Pandemic Legacy, S2: Prologue
“Welcome to Mooselandia, rook. They call me Bluebird. I’m an Administrator. That means that I teleport your sorry ass back and forth from Cairo to Jacksonville so that you can drop supply cubes. Those cities miss their drops and they go dark. Just like the rest of the world. We can’t let that happen, rook. Mooselandia is all that stands between them and the wilderness. We keep those green cubes away, and we live another day.” — Bluebird.
Alana and I have been playing Pandemic since the original version came out about ten years ago/back in 2008. It checked a lot of boxes for us: 2-player, coop, under 2 hours, replayable. After dozens of playthroughs, we burned ourselves out and carefully shelved it away until…
We brought home Pandemic Legacy, Season 1 at about this time last year. S1 starts off like vanilla Pandemic but quickly ramps up with oodles of stickers, rule changes, and new plastic bits that transform the base game into a horror movie-style romp. S1 played too easy for us. We only lost one game and scored pretty high on the final scoring chart. We loved the urgency of it though and the significant changes in strategy that occurred mid-year.
How would S2 stack up? We went to find out…
Four of us got together to play through the Prologue: Bluebird (me/Marko), Ale (Alana), Burt (Quon), and Burta (Telsa). The Prologue is alt-Pandemic with bumpers. It’s straight forward and standalone. No failures (or successes) during the Prologue affect future games.
It’s a simple scenario to give you a feel for the rules before things start going up in flames.
The board in S2 is tiny tiny tiny.
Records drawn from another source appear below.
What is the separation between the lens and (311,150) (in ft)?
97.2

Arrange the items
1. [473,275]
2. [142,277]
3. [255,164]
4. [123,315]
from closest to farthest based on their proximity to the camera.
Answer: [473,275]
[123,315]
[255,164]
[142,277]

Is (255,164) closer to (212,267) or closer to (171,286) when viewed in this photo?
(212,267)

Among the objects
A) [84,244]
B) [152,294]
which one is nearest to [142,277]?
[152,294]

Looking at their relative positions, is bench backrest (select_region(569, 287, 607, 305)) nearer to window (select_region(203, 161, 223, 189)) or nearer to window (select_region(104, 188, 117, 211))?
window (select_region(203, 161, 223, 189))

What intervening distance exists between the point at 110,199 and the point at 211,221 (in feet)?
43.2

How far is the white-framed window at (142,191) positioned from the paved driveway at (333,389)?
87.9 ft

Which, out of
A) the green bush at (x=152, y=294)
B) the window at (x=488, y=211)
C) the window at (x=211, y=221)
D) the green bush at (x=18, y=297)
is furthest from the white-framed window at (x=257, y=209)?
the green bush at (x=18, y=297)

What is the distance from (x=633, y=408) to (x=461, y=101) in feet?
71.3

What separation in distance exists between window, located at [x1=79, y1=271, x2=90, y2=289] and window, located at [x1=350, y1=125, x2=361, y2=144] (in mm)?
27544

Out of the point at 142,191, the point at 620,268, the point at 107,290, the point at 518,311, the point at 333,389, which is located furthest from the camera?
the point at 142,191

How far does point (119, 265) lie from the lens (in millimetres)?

With only 9 cities and 3 “havens” at the start, it’s trivial to travel from one city to the next. We expect that this will change rapidly. 70% of the board is just black space where stickers will eventually go, revealing the post-apocalyptic state of the rest of the world post-outbreak.
The Prologue’s primary objective is to build three “supply centers”. These supply centers are, more or less, completely worthless in-game. They are supposed to act as headquarters, but they carry no special abilities like they did in Season 1. You can’t travel between them. You don’t create cures there. They don’t block Plague cubes from being dropped. Etc. They just count as victory points and enable you to play special Supply cards.
Building these Supply Centers has also become the primary focus of the game. You need 5 of the same, regional color to build them, in much the same way that we had needed 5 matched colors to create disease cures in S1. (NB: There are no cures here. The green Plague is eternal…)
Burta compiled our first 5 match (blue) over in NY after I passed off a fifth card to her.
You can see that Jacksonville is already depleted in supply cubes (the little black/grey cubes). These essentially act as a shield to block Plague cubes (translucent, green) from reaching those cities. Each Plague cube causes the “Incident” track to go up. Once you reach eight Incidents? Game over.
We continued a standard Pandemic strategy of two people on damage/cube control, one person assembling matched cards, and one person facilitating. Roles were a little fluid, but it seemed to work fine. Burt assembled the next set of five and plopped a supply center on Cairo. Ale had almost pulled together five yellows by then as well.
A bad Epidemic draw caught us flat-footed in London and put our first Plague cube on the ground.
We scrambled to fill in holes that were opening in the south (looking at you Jacksonville…) We couldn’t get to Lagos in time to prevent a second Plague cube from dropping, but we were able to immediately counter with a third supply center.
We wrapped up the game in under 60 minutes with three centers on the board and only two incidents. Not a perfect game, but no serious trouble either.
It was disappointing to wipe the board’s progress as if it hadn’t happened. We didn’t regret playing the Prologue, exactly, but we did regret not having time to plow straight ahead into January (Scenario 1).
We’ll get there soon enough, I guess. Until then… Bluebird out.